Monday, July 21, 2008

To Heck And Back

“It’s a serious situation, but there’s a lot of things we need to do. We have a lot of work to do and I’m afraid that it’s a very hard struggle, particularly given the situation on the Iraq-Pakistan border.”

-Presidential candidate Senator John McCain, on an interview this morning on the ABC program Good Morning America.

* * *

Oops. This was one of those signs that the candidates are human and get tired. Diane Sawyer asked him a question about Afghanistan and he was probably referring to the turbulence on THEIR border with Pakistan. Of course, I hope we all understand that Iraq and Pakistan do not actually border one another. One is the region we call the "middle east" and the other is in South Asia.

Yet in a weird way, they DO border each other now, in the sense that political rhetoric has conflated the military mission in Afghanistan with the occupation of Iraq and a generalized confrontation with the middle-east itself. We aren't known for our meticulous understanding of world geography anyway, us Americans, so the slip-up is is a bit sad even if it is understandable. Especially coming from the candidate whose signature brag is his unassailable understanding of foreign and military affairs.

So, to the maps!

Iraq is that BLUE THING right in the middle. It is surrounded by Jordan and Syria to the west, Turkey on the northern end, Iran all the way along its eastern border, and Kuwait and Saudi Arabia on the south.

So where in the heck IS Pakistan? It is sandwiched between Afghanistan and India, underneath China:

Nowhere on the map do I find a region called "Terrorism," and yet Senator Obama (the other overtired nitwit running for President) has been running around Afghanistan proclaiming it a central front in 'the war on terrorism.'

Groan. The war in Afghanistan is a war against the Taliban, the brutal regime that harbored an international terrorist who had organized large and deadly attacks, and would presumably do so again if they resumed power. Okay, let's grant the argument that the military mission in Afghanistan is important - it still is a war against a material enemy, not a tactic. World War I was not "The War Against Trench Warfare."

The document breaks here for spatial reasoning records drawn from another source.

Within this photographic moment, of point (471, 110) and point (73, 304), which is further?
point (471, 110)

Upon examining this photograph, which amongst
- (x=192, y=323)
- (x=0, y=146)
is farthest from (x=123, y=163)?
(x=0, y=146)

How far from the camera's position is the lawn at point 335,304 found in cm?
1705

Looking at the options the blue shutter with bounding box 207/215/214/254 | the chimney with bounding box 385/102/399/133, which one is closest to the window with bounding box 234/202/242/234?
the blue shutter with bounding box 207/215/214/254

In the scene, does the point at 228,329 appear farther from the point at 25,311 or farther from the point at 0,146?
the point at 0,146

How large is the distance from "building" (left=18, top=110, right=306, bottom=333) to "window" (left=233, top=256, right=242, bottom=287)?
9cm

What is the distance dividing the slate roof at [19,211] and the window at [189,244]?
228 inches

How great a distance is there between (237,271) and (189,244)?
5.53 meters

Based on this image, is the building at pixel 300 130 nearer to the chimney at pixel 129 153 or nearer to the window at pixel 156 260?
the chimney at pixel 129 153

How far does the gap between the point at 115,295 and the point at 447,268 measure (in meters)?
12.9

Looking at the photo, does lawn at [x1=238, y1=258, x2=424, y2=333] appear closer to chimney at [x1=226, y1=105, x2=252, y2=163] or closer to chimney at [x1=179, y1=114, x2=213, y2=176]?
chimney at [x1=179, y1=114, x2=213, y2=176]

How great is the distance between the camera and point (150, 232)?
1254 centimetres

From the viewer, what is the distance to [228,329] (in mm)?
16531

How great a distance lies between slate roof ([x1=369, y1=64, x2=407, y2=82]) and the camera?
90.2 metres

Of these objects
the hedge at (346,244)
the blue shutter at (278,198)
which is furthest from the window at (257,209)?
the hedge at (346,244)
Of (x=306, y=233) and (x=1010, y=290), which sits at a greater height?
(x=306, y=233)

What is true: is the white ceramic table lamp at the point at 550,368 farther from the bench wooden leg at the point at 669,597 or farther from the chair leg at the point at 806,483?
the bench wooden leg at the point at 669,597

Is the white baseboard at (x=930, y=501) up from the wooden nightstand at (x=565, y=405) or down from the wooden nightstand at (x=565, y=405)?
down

Declaring war on non-material enemies is the kind of open-ended military commitment with no boundaries that will be the legacy of the Current Occupant and Richard Cheney (the man who has effectively become his own branch of government).

So the candidate of experience is getting his maps mixed up, and the candidate of change is gamely adopting the concepts and rhetoric of the Bush administration.

Here is a map of where this might be leading:

Awww. Okay, that's one way to look at it.

Another way to look at it is to consult local geography - and to get very, very local, starting with one's own inner cartographer. A tired mind can draw a map where Pakistan borders Iraq. A lazy mind can conflate all the nations and cultures of Central America into one vague Spanish-speaking region. A hurting mind can look at historical maps, point to regions around oneself, and say, "That's mine." Every map contains the perspective of the mapmaker.

I'm not sure there's much we can do about these Presidents-in-waiting at the moment. I assume they'll get tired when they actually have the job - what kind of weird errors and language can we expect while they are in power? This, like 2-party rule itself and the lack of diverse, high-quality choices of candidates, is not something I can control.

Great changes have always tended to start from the local and the grass roots, and moved up. Instead of looking up to the politicians at the top, we had better look around - at ourselves and one another. We can make an effort to know where we come from and take an interest in seeing that our local affairs are run decently and that our inner cartographer is rested and clear. That's a place to begin the long march back from Heck.